I'm trying to parse a derivation of a lagrange-multiplier fourier technique, and can't quite grasp an intermediate step. The author sets up
$$ e_x(z,t) = \frac{1}{\sqrt{2 \pi}} \int_{-\infty}^{+\infty}{(f(\omega) e^{- j (\omega/c_0)n(\omega)z})\ e^{j\omega t} d\omega} $$
Where n() is a complex function of $\omega$. c, z, are real, and $f(\omega)$ is the function of interest.
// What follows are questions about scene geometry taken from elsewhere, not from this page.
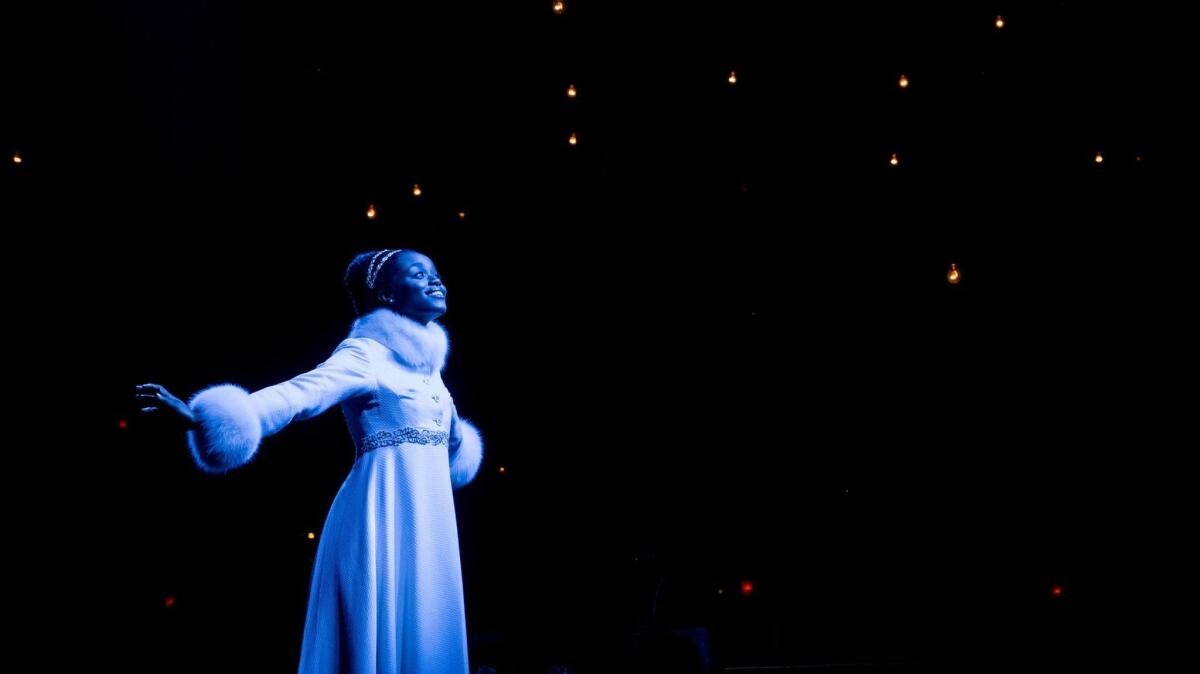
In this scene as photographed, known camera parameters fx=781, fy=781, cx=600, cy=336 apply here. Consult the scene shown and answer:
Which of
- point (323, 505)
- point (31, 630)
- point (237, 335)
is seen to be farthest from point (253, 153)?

Now they set up a functional to minimize,
$$\xi = -e_x(z,t) + \lambda W $$
and then take the gradient of e_x W.R.T $f(\omega)$.
$$ \nabla \xi = - \frac{1}{\sqrt{2 \pi}} \left( e^{- j (\omega/c_0)n(\omega)z} \right)^\star \ e^{-j\omega T} +\ ...$$
where * is the complex conjugate.
Both Mathematica's VariationalD and Matlab's functionalDerivative both seem to balk at taking the gradient of that improper integral for some reason.
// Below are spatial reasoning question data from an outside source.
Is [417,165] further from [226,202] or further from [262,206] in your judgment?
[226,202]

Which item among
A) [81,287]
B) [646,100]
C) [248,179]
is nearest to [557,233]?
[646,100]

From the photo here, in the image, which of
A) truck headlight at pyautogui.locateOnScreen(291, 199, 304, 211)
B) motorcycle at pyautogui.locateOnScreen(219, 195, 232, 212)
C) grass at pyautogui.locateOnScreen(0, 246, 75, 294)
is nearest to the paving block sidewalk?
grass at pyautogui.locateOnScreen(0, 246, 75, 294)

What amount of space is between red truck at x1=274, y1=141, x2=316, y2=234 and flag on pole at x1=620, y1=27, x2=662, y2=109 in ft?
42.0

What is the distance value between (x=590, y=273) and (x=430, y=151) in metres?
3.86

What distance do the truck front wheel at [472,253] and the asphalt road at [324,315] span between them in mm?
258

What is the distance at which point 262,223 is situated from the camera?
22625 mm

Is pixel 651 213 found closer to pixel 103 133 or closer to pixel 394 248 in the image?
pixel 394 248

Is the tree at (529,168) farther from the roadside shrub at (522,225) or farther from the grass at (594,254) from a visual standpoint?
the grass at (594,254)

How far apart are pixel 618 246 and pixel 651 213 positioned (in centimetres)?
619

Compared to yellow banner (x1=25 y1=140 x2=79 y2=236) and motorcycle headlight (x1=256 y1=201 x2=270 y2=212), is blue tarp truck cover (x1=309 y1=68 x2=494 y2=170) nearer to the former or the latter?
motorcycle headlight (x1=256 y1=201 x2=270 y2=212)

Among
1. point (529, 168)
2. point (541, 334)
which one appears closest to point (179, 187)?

This is probably super straightforward, but...where did that complex conjugate come from? Previous questions would seem to suggest that the gradient of F(f(omega)) should be f(omega).
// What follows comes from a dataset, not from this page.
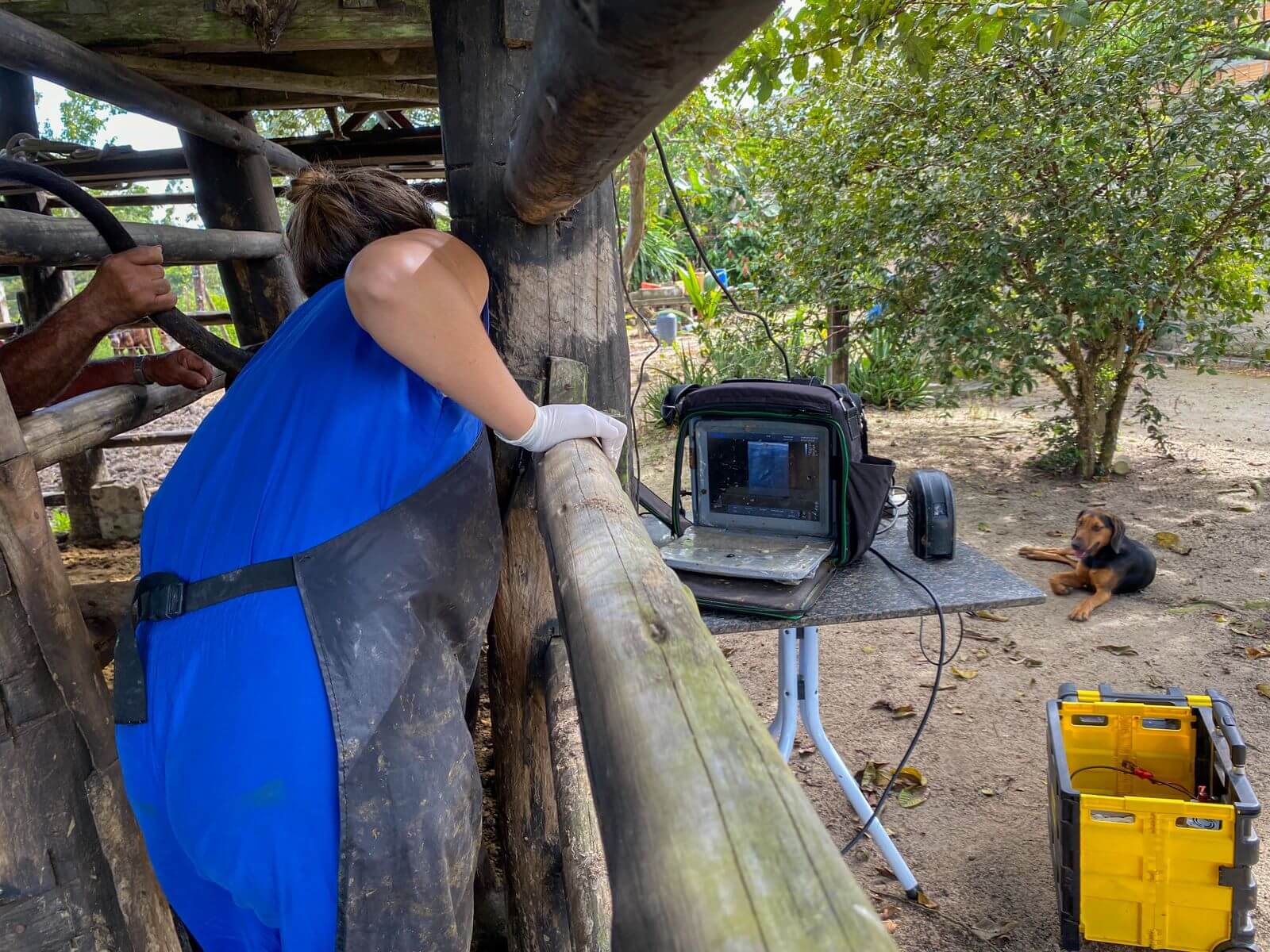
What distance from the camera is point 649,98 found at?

I still have no mathematical understanding of how this could possibly be the case, but (as discussed in Waveform Optimizations for Ultra-Wideband Radio Systems, David M. Pozar) this problem is exhaustively considered in L. E. Franks, Signal Theory, revised edition, Dowden & Culver, Stroudsberg, PA, 1981..
In that text, the gradient of a transfer function is indeed given as the transfer function multiplied by its complex conjugate.
Note also that this isn't obviously the same kind of variational problem that tools like functionalDerivative are set up to solve; they seem to assume that you want to minimize the functional -f(x) + lambda W integrated over some path with well-defined endpoints - see Feynman's Principle of Least Action, but it's not obvious to me that this construction makes any sense for this problem. I might be grossly misunderstanding, however.